> _ARTICLE_:
* start *
On May 8, 2019, Celanese US completed an offering of $500 million in principal amount of 3.500% senior unsecured notes due May 8, 2024 (the "3.500% Notes") in a public offering registered under the Securities Act. The 3.500% Notes were issued at a discount to par at a price of 99.895%, which is being amortized to Interest expense in the consolidated statement of operations over the term of the 3.500% Notes. Net proceeds from the sale of the 3.500% Notes were used to redeem in full the 3.250% senior unsecured notes due October 15, 2019 (the "3.250 Notes"), to repay $156 million of outstanding borrowings under the senior unsecured revolving credit facility and for general corporate purposes. In connection with the issuance of the 3.500% Notes, the Company entered into a cross-currency swap to effectively convert its fixed-rate US dollar denominated debt under the 3.500% Notes, including annual interest payments and the payment of principal at maturity, to fixed-rate Euro denominated debt. See Note 22 for additional information.
* end *
> _EXERCISE DIRECTIONS_:
Copy the paragraph above on the 3.500% Notes offering word for word, from start to finish.

> _LISTING_:
* start *
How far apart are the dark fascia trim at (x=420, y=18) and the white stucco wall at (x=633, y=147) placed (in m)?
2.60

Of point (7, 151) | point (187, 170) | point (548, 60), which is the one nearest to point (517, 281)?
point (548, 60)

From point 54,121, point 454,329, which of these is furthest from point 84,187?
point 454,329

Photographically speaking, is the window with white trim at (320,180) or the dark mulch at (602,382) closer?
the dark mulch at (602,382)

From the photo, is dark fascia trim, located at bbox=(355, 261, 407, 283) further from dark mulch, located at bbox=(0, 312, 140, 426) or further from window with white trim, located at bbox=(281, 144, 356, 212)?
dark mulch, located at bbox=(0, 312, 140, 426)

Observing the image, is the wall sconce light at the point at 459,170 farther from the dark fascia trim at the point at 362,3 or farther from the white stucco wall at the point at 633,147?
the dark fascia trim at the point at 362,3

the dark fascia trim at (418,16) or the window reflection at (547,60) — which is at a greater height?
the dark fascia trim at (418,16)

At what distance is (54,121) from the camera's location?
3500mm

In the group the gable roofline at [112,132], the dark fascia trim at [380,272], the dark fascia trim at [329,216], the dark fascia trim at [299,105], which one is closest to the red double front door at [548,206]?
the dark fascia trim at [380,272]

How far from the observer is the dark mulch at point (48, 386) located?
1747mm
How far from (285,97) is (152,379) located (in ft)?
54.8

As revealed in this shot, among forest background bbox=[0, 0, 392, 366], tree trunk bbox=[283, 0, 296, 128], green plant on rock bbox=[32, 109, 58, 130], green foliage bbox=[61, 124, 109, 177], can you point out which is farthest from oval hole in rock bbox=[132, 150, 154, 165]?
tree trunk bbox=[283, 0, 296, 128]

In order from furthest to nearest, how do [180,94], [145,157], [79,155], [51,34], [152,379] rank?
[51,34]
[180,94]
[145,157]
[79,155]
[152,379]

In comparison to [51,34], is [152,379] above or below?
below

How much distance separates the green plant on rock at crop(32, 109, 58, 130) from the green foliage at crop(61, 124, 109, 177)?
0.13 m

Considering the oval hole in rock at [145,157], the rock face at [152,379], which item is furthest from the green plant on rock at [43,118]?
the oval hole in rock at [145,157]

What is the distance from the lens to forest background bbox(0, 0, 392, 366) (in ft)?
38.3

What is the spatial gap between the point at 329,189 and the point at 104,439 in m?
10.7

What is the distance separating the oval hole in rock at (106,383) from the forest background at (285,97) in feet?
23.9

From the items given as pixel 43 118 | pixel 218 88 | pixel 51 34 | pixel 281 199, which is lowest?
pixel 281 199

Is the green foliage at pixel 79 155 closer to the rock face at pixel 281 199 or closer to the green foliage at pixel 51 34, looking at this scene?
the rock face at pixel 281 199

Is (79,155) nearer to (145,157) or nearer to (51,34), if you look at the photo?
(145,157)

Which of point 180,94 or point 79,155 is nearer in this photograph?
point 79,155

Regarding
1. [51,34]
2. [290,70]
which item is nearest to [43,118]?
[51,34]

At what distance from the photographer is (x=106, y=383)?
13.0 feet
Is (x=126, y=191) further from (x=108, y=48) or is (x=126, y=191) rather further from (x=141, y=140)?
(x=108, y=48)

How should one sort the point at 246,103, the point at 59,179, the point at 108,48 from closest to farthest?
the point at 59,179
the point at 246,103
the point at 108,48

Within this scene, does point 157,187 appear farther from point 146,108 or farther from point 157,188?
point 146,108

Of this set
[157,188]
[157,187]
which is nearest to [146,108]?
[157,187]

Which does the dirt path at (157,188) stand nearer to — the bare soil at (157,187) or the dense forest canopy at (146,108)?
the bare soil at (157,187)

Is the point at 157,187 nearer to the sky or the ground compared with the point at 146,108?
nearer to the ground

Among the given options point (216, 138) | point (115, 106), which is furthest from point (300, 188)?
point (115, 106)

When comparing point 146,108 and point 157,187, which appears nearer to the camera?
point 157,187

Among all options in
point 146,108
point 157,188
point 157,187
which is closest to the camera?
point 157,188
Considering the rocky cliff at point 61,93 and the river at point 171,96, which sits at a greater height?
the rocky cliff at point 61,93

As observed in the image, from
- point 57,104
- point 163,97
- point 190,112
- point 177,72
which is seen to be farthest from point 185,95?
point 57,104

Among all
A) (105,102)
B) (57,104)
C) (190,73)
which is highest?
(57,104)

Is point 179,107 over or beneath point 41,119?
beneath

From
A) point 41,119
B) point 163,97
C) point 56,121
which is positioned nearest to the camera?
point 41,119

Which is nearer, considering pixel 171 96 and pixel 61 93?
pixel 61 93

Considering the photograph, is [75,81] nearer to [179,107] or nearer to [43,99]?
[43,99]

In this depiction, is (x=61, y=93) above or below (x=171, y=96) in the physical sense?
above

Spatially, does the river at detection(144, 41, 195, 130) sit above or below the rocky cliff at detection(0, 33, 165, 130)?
* end *
> _WORKED ANSWER_:
On May 8, 2019, Celanese US completed an offering of $500 million in principal amount of 3.500% senior unsecured notes due May 8, 2024 (the "3.500% Notes") in a public offering registered under the Securities Act. The 3.500% Notes were issued at a discount to par at a price of 99.895%, which is being amortized to Interest expense in the consolidated statement of operations over the term of the 3.500% Notes. Net proceeds from the sale of the 3.500% Notes were used to redeem in full the 3.250% senior unsecured notes due October 15, 2019 (the "3.250 Notes"), to repay $156 million of outstanding borrowings under the senior unsecured revolving credit facility and for general corporate purposes. In connection with the issuance of the 3.500% Notes, the Company entered into a cross-currency swap to effectively convert its fixed-rate US dollar denominated debt under the 3.500% Notes, including annual interest payments and the payment of principal at maturity, to fixed-rate Euro denominated debt. See Note 22 for additional information.